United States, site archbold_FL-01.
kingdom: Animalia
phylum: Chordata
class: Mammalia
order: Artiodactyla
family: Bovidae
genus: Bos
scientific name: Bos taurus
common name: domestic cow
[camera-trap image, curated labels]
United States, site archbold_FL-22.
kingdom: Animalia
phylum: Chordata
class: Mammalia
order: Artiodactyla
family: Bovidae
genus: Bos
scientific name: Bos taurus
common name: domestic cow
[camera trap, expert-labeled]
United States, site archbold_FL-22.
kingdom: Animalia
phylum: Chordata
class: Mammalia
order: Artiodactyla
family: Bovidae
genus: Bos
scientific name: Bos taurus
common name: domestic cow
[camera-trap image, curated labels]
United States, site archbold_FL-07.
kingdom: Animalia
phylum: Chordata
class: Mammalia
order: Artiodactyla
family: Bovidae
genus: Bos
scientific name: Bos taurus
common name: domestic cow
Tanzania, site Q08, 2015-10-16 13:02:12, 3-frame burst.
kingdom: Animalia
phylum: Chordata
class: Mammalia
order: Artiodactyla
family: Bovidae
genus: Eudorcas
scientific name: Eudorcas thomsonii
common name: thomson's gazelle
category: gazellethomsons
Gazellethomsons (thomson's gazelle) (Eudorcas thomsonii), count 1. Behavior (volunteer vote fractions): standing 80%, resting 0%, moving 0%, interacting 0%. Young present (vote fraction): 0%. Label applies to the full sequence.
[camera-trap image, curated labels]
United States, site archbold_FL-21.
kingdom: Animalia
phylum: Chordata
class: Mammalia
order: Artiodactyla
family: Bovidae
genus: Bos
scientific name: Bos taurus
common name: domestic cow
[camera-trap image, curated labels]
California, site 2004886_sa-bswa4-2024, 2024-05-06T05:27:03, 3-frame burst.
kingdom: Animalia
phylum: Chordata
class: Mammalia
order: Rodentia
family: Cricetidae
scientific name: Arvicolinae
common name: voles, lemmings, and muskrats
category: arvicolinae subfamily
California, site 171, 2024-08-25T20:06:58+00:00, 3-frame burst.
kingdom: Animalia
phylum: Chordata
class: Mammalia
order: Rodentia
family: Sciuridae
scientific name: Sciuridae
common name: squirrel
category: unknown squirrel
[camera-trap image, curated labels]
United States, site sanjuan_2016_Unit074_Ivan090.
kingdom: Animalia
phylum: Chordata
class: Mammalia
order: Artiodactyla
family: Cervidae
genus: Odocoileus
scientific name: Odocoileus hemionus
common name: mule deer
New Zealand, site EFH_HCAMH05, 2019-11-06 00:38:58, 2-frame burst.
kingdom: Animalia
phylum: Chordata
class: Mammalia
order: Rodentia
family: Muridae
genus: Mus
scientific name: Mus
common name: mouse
+--
What to do> If a line in the data above holds the string "site", report that line.

Answer box>
United States, site archbold_FL-01.
United States, site archbold_FL-22.
United States, site archbold_FL-22.
United States, site archbold_FL-07.
Tanzania, site Q08, 2015-10-16 13:02:12, 3-frame burst.
United States, site archbold_FL-21.
California, site 2004886_sa-bswa4-2024, 2024-05-06T05:27:03, 3-frame burst.
California, site 171, 2024-08-25T20:06:58+00:00, 3-frame burst.
United States, site sanjuan_2016_Unit074_Ivan090.
New Zealand, site EFH_HCAMH05, 2019-11-06 00:38:58, 2-frame burst.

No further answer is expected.